Problem
Pictures stay out; everything else in the records gets transcribed exactly.
━━━━━━━━
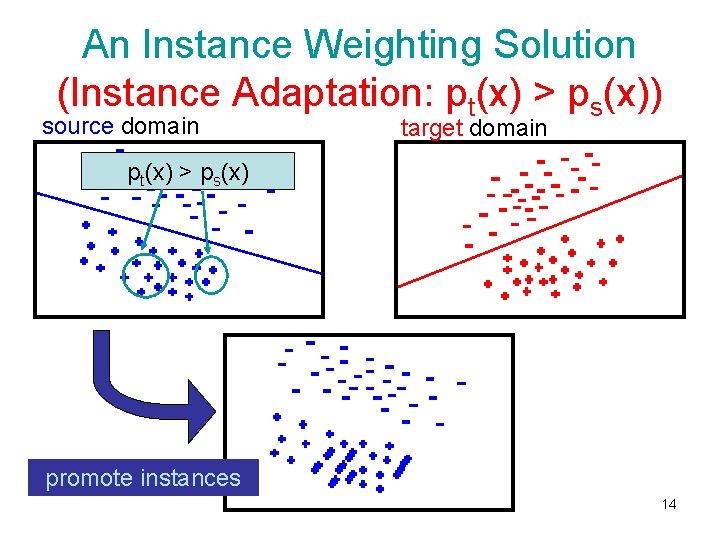 An Instance Weighting Solution
(Instance Adaptation: $p_t(x) > p_s(x)$)

source domain

$p_t(x) > p_s(x)$

target domain

promote instances

14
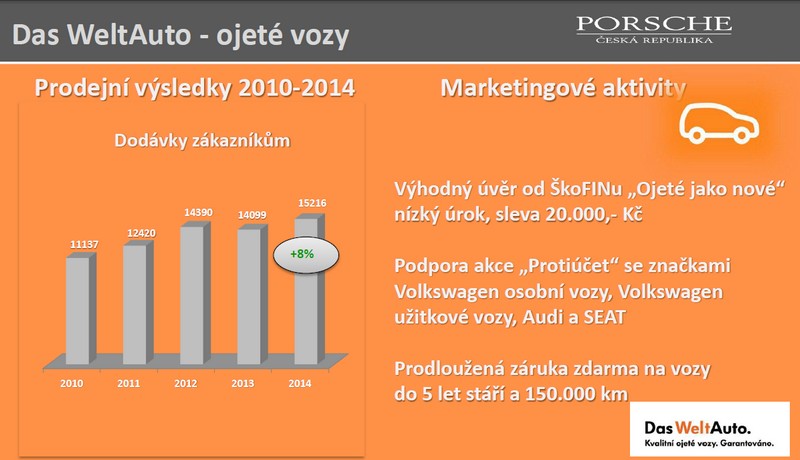 Das WeltAuto - ojeté vozy

PORSCHE
ČESKÁ REPUBLIKA

Prodejní výsledky 2010-2014

Dodávky zákazníkům

11137
12420
14390
14099
15216
+8%

2010
2011
2012
2013
2014

Marketingové aktivity

Výhodný úvěr od ŠkoFINu „Ojeté jako nové“ nízký úrok, sleva 20.000,- Kč

Podpora akce „Protiúčet“ se značkami Volkswagen osobní vozy, Volkswagen užitkové vozy, Audi a SEAT

Prodloužená záruka zdarma na vozy do 5 let stáří a 150.000 km

Das WeltAuto.
Kvalitní ojeté vozy. Garantováno.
━━━━━━━━
Result for this exercise
 An Instance Weighting Solution
(Instance Adaptation: $p_t(x) > p_s(x)$)

source domain

$p_t(x) > p_s(x)$

target domain

promote instances

14
 Das WeltAuto - ojeté vozy

PORSCHE
ČESKÁ REPUBLIKA

Prodejní výsledky 2010-2014

Dodávky zákazníkům

11137
12420
14390
14099
15216
+8%

2010
2011
2012
2013
2014

Marketingové aktivity

Výhodný úvěr od ŠkoFINu „Ojeté jako nové“ nízký úrok, sleva 20.000,- Kč

Podpora akce „Protiúčet“ se značkami Volkswagen osobní vozy, Volkswagen užitkové vozy, Audi a SEAT

Prodloužená záruka zdarma na vozy do 5 let stáří a 150.000 km

Das WeltAuto.
Kvalitní ojeté vozy. Garantováno.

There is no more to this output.